(Stored data)
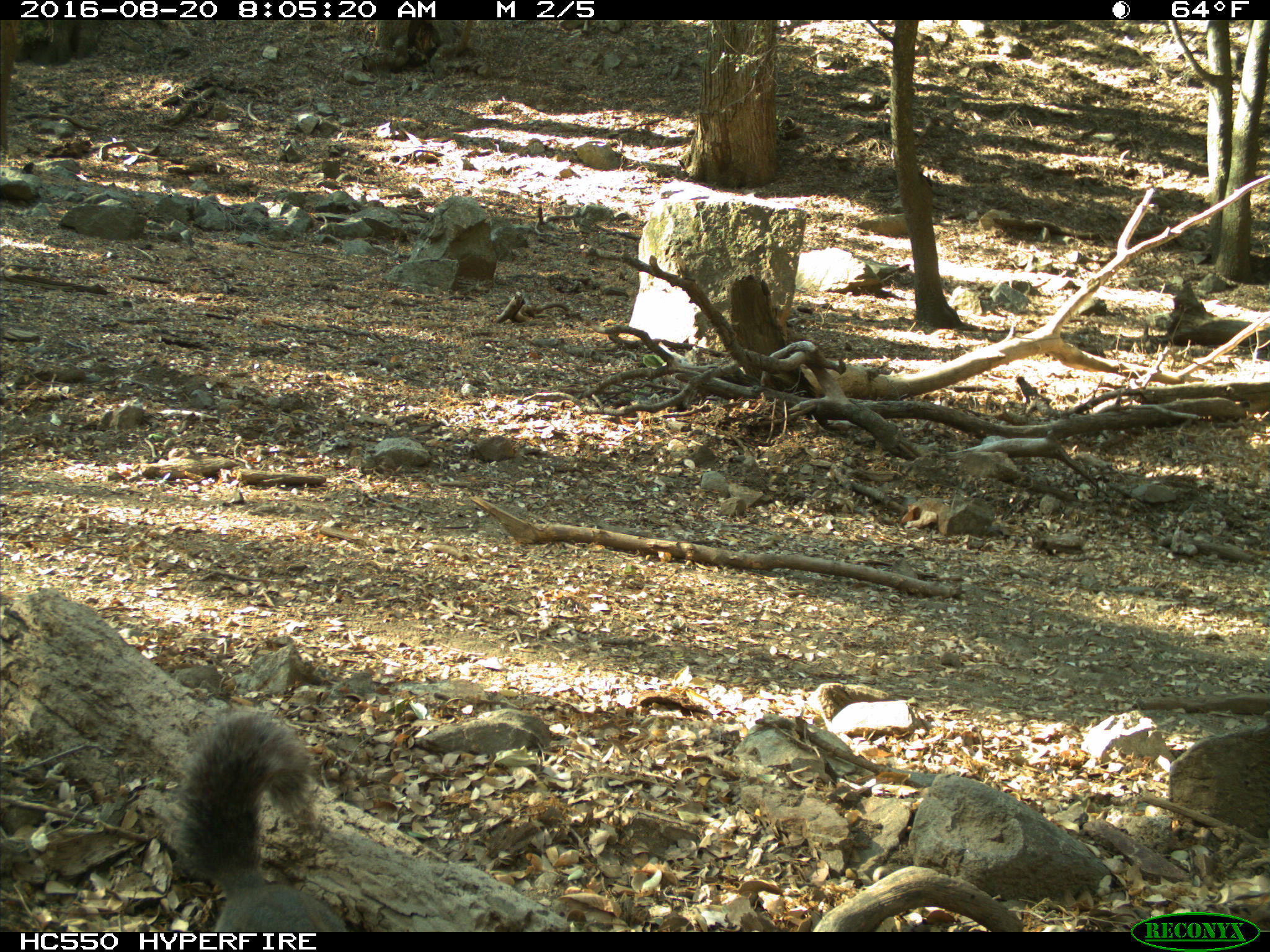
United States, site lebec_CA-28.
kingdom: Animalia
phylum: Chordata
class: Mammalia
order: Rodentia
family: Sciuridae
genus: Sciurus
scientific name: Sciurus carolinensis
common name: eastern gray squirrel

Task to complete:
Output a faithful copy of the data, with each picture left out.

The answer:
United States, site lebec_CA-28.
kingdom: Animalia
phylum: Chordata
class: Mammalia
order: Rodentia
family: Sciuridae
genus: Sciurus
scientific name: Sciurus carolinensis
common name: eastern gray squirrel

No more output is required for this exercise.